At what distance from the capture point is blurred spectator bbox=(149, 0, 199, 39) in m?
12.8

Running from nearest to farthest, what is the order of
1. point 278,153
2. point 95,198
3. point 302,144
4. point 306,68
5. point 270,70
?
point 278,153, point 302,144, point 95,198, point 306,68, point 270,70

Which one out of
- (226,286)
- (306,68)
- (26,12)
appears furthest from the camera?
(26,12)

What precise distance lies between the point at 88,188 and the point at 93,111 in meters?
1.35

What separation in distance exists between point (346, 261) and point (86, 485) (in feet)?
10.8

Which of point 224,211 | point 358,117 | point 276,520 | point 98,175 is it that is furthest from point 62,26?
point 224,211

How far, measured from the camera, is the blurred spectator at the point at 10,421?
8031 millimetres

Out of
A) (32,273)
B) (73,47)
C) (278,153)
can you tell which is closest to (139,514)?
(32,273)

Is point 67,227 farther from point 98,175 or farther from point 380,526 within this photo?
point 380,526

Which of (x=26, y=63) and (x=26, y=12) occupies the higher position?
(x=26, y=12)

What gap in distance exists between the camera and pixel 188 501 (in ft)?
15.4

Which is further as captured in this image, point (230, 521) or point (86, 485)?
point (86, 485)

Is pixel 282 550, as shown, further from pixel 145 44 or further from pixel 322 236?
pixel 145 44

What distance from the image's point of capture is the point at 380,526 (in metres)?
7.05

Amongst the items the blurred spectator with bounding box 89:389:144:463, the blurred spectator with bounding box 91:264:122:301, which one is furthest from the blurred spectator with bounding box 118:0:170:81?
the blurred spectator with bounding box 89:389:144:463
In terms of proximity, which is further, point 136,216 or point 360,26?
--------------------------------------------------
EXERCISE
Reproduce all of the material above word for word, with nothing changed, added, or left out.

EXERCISE RESPONSE
At what distance from the capture point is blurred spectator bbox=(149, 0, 199, 39) in m?
12.8

Running from nearest to farthest, what is the order of
1. point 278,153
2. point 95,198
3. point 302,144
4. point 306,68
5. point 270,70
?
point 278,153, point 302,144, point 95,198, point 306,68, point 270,70

Which one out of
- (226,286)
- (306,68)
- (26,12)
appears furthest from the camera?
(26,12)

What precise distance lies between the point at 88,188 and the point at 93,111 in meters?
1.35

What separation in distance exists between point (346, 261) and point (86, 485) (in feet)?
10.8

Which of point 224,211 | point 358,117 | point 276,520 | point 98,175 is it that is furthest from point 62,26?
point 224,211

How far, measured from the camera, is the blurred spectator at the point at 10,421?
8031 millimetres

Out of
A) (32,273)
B) (73,47)
C) (278,153)
can you tell which is closest to (139,514)?
(32,273)

Is point 67,227 farther from point 98,175 or farther from point 380,526 within this photo?
point 380,526

Which of (x=26, y=63) and (x=26, y=12) occupies the higher position?
(x=26, y=12)

What gap in distance exists between the camera and pixel 188 501 (in ft)?
15.4

Which is further as captured in this image, point (230, 521) or point (86, 485)?
point (86, 485)

Is pixel 282 550, as shown, further from pixel 145 44 or further from pixel 322 236?
pixel 145 44

What distance from the image's point of capture is the point at 380,526 (in metres)?
7.05

Amongst the items the blurred spectator with bounding box 89:389:144:463, the blurred spectator with bounding box 91:264:122:301, which one is furthest from the blurred spectator with bounding box 118:0:170:81?
the blurred spectator with bounding box 89:389:144:463
In terms of proximity, which is further, point 136,216 or point 360,26?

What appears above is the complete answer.